:: Görev A ::
Detay tasarımına ilişkin kamu politikası metnine göre, genç, yaşlı ve özürlü kişilerin ergonomik ihtiyaçları yapının hangi kısmında dikkate alınmalıdır?
:: Görev B ::
Detay tasarımına ilişkin kamu politikası metnine göre aşağıdaki ifadelerin her biri için evet ya da hayır deyin ve kararı belirleyen sözleri metinden aynen alıntılayın.
(i) Yerel yapı elemanlarının ve malzemelerinin kullanımı teşvik edilmelidir.
(ii) Metin, mimarların Keçiören Belediyesi'ndeki uygulamada olduğu gibi yapay kalıplara yönlendirilmesini önermektedir.
(iii) Mimarlar Odasının mimarları koruma görevi olduğu belirtilmektedir.
:: Görev C ::
Yapılı çevrede detay tasarımına ilişkin kamu politikası metnini kaldığı yerden devam ettirin.

:: Kaynak Metin ::

Yapılı çevremizde DETAY TASARIMLARINI GELİŞTİRMEK için, KAMU POLİTİKASI:

  • Genç, yaşlı ve özürlü kişilerin ergonomik ihtiyaçları yalnızca ıslak hacimlerde değil, yapının tümünde gereğince dikkate alınmalıdır. (bir yy politikası olabilmesi için, bunun tek yapıdan çok kentsel mekanlar için yeniden formülasyonu gerek)
  • En yüksek standartlarda teknik performans elde edilmesine çalışılırken, bir yandan da kültürel ve bölgesel çeşitliliklerden gurur duyulmasını teşvik etmek için yerel yapı elemanlarının ve malzemelerinin kullanımı teşvik edilmelidir. (yerel malzeme kullanımı teşviki çok önemli bir yerel politika olabilir, ama bunu, yerel/vernecular mimari, bölgesel kimlik vb gibi ögelerle desteklemek gerek. Ancak dikkat edilmesi gereken husus, bütün mimarları –Keçiören Belediyesi’nde yapıldığı gibi- yapay kalıplara yönlendirmemek ve mahkum etmemek olmalı. Bu nedenle böyle bir politikanın formülasyonunda “çağdaş/modern” deneyimlerin alabildiğine özgürlüğü garantiye alınmalı. Bu tartışmanın anımsattığı gibi, Mimarlar Odasının, yy’lerin mimari tarz /stil ve anlayışlara bu biçimde saldırmasına karşı, mimarları koruma görevi bulunduğu da unutulmamalı.)

:: Verilen Liste ::
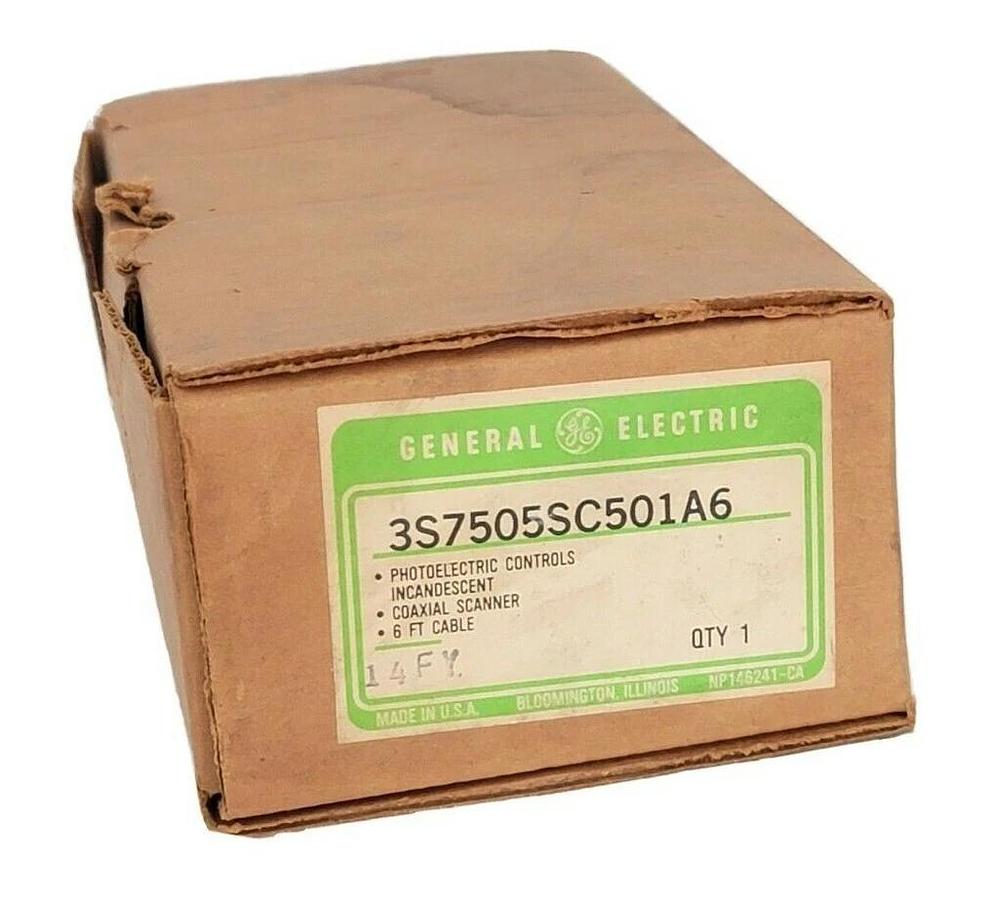 Used NIB GENERAL ELECTRIC 3S7505SC501A6 PHOTOELECTRIC COAXIAL SCANNER 6' CABLE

:: Yanıt A ::
Yalnızca ıslak hacimlerde değil, yapının tümünde gereğince dikkate alınmalıdır.

:: Yanıt B ::
(i) Evet: "yerel yapı elemanlarının ve malzemelerinin kullanımı teşvik edilmelidir"
(ii) Hayır: "yapay kalıplara yönlendirmemek ve mahkum etmemek olmalı"
(iii) Evet: "Mimarlar Odasının, yy’lerin mimari tarz /stil ve anlayışlara bu biçimde saldırmasına karşı, mimarları koruma görevi bulunduğu da unutulmamalı"

:: Yanıt C ::
  • Tüm yapı bileşenleri ve malzemeleri, üretimde, taşımada, kullanımda ve yeniden kullanımda uygunluk açısından değerlendirilmeli; sürdürülebilir malzemelerin imalatı ve kullanılması teşvik edilmelidir.
  • Doğru bir detay tasarımını teşvik eden tasarım ve yapım süreçleri desteklenmelidir. (“doğru detay tasarımı” kavramı tartışmalı bir kavram, ama bu kavram geliştirilebilir ve bu gelişme üzerinden politika formülasyonu mümkün olabilir.)
  • Karar verme süreçlerimiz değiştirilerek, halen tayin edici temel ölçüt olan en düşük maliyetin yerine, gerçek niteliği ve çevresel açıdan uygunluğu tam olarak göz önüne alan daha gelişmiş ölçülerin kullanılması sağlanmalıdır. (Bu politika daha genel olarak ele alınmalı ve kamunun iş yaptırma ve yapılı çevre elde etme düzeneği üzerinde yapılacak politika tartışmalarının bulunduğu bölüme aktarılmalı.)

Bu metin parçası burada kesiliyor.